Aktualisierte Analyse der Reserven an russischer Panzertechnik
Nach Angaben von inkorr.com: Der Forscher aus offenen Quellen Jompy hat eine neue Analyse der Reserven an Panzern Russlands vorgestellt, basierend auf Satellitenbildern und Bestandsdaten. Laut seinen Informationen befindet sich der Großteil der verbliebenen Technik in einem ordentlichen Zustand, jedoch können nur einige Dutzend Panzer als 'einsatzbereit' angesehen werden.
In der von Jompy erstellten Tabelle werden die Panzer nach verschiedenen Kategorien des Zustands und der Reparierbarkeit eingeteilt.

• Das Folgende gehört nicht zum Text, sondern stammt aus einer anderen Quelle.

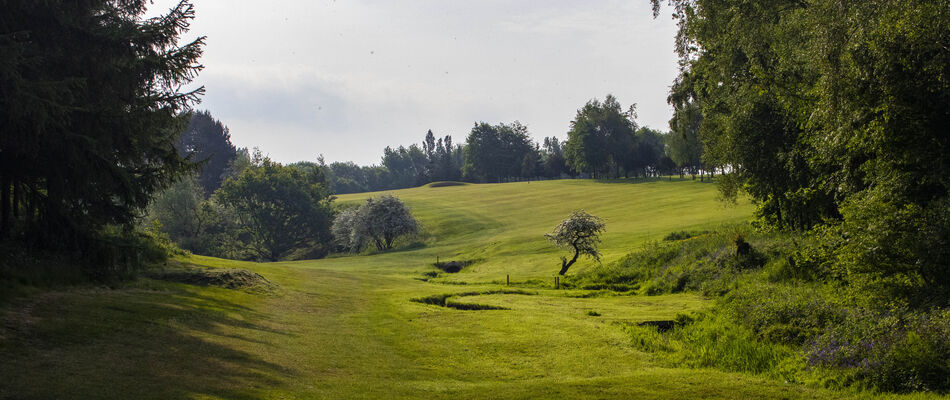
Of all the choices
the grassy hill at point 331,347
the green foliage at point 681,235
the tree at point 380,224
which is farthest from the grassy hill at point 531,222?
the grassy hill at point 331,347

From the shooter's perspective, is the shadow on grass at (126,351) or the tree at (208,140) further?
the tree at (208,140)

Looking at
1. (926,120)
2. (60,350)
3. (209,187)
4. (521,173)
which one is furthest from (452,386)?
(521,173)

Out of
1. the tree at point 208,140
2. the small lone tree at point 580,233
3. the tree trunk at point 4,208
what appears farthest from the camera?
the tree at point 208,140

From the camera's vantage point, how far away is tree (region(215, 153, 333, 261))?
277ft

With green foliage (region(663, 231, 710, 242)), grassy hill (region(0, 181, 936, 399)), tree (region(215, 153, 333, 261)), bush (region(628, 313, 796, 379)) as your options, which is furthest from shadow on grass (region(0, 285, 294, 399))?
tree (region(215, 153, 333, 261))

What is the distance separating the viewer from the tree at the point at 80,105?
15359mm

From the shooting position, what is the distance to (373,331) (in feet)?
60.1

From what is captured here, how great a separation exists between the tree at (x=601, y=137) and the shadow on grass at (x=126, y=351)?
121 meters

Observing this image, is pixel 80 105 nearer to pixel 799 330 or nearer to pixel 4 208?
pixel 4 208

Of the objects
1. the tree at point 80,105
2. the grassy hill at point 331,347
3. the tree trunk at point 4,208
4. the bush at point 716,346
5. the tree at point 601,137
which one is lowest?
the bush at point 716,346

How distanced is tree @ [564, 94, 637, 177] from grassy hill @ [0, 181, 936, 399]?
10451 centimetres

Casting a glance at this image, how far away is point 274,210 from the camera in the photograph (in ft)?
283

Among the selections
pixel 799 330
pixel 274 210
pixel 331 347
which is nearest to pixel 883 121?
pixel 799 330

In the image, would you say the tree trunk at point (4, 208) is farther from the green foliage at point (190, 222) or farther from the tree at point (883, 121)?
the green foliage at point (190, 222)
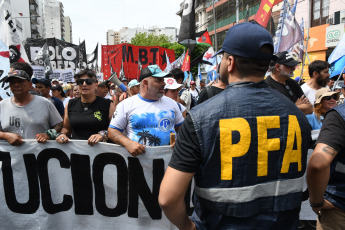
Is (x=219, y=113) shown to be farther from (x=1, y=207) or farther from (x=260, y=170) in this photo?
(x=1, y=207)

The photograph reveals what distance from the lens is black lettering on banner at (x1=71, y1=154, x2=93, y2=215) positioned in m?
3.48

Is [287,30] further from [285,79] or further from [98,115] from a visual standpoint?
[98,115]

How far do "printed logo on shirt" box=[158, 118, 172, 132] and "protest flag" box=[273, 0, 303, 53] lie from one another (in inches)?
140

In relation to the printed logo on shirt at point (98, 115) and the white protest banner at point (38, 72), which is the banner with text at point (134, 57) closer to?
the white protest banner at point (38, 72)

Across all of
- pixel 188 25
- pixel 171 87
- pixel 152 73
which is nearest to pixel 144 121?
pixel 152 73

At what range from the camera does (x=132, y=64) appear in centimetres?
1309

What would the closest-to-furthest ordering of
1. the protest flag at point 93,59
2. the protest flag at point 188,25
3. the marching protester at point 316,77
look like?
the marching protester at point 316,77 → the protest flag at point 188,25 → the protest flag at point 93,59

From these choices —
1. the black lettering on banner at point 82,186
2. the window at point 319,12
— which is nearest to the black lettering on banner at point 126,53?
the black lettering on banner at point 82,186

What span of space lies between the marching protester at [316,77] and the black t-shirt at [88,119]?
348 cm

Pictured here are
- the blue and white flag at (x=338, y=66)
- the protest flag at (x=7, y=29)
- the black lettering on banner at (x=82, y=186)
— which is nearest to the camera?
the black lettering on banner at (x=82, y=186)

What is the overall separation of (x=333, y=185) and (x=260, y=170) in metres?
0.96

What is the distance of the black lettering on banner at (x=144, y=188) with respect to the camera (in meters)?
3.42

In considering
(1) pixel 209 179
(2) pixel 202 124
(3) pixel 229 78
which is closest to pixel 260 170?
(1) pixel 209 179

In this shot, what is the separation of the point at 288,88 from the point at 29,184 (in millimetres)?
3463
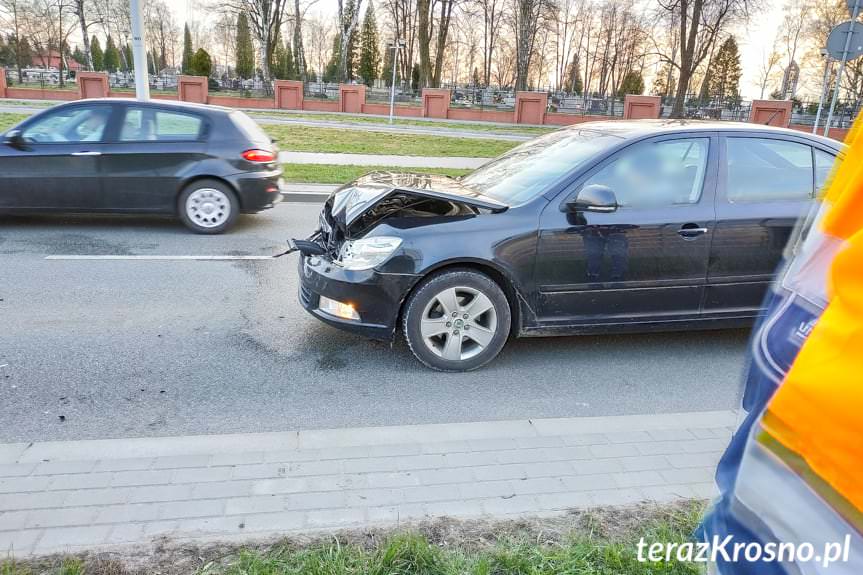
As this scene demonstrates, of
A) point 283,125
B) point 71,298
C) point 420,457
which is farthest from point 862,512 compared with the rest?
point 283,125

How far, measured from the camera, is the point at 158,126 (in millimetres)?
8047

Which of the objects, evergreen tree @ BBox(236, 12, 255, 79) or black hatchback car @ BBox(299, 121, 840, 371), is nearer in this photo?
black hatchback car @ BBox(299, 121, 840, 371)

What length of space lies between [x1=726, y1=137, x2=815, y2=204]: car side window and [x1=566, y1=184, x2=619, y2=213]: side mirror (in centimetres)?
105

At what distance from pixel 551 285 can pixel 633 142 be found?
1224 millimetres

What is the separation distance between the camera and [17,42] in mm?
52062

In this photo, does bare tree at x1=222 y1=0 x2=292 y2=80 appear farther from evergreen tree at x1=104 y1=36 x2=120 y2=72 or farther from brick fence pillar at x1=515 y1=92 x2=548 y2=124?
evergreen tree at x1=104 y1=36 x2=120 y2=72

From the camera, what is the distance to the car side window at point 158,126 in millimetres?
7973

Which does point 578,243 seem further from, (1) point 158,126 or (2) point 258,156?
(1) point 158,126

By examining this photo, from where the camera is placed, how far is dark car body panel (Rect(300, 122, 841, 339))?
4250 millimetres

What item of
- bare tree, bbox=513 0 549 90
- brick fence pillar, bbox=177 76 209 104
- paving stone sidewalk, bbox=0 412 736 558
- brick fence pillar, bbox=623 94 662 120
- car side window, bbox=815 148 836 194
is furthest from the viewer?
bare tree, bbox=513 0 549 90

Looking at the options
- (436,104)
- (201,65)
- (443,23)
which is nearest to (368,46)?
(443,23)

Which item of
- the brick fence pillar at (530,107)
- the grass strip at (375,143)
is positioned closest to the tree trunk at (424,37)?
the brick fence pillar at (530,107)

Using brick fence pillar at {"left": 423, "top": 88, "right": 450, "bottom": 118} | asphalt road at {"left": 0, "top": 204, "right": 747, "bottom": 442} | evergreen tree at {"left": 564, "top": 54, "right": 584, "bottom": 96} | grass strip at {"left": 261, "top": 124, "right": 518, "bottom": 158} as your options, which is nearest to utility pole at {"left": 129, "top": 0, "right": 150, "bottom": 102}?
grass strip at {"left": 261, "top": 124, "right": 518, "bottom": 158}

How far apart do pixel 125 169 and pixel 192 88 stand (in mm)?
31035
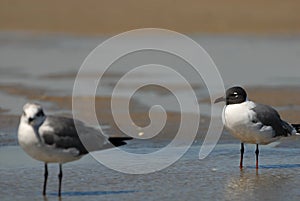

Unter ihnen heben sich Panzer mit Bewertungen wie 'ausreichend', 'schlecht' und 'schlimmer/zerstört' ab.
Besonderes Augenmerk sollte darauf gelegt werden, dass nach zahlreichen Aktivierungswellen, der Zerlegung in Ersatzteile und Kampfverlusten die Anzahl der reparierbaren Fahrzeuge erheblich gesunken ist. Dies deutet darauf hin, dass Russland bereits den Großteil seiner eingelagerten Ressourcen genutzt hat.
Insgesamt zeigen die Ergebnisse der Studie, dass Russland die meisten seiner Bestände an Panzer- und Artillerietechnik erschöpft hat. Dies zwingt sie dazu, alte und abgenutzte Technik einzusetzen, um die Gefechtsbereitschaft ihrer Einheiten aufrechtzuerhalten. Zudem wird festgestellt, dass Russland seit Beginn des Krieges in der Ukraine erhebliche Verluste an Panzertechnik erlitten hat.
Somit deutet die Situation mit der Panzertechnik in Russland auf ernsthafte Probleme bei der Ressourcenausstattung hin. Der Einsatz alter Technik könnte sich negativ auf die Effektivität der Kampfhandlungen auswirken, was sich wiederum auf den allgemeinen Verlauf des Krieges auswirken würde. Informationen über das Erschöpfen der Bestände unterstreichen die Wichtigkeit einer kontinuierlichen Überwachung und Analyse der militärischen Ressourcen Russlands im Kontext des Konflikts in der Ukraine.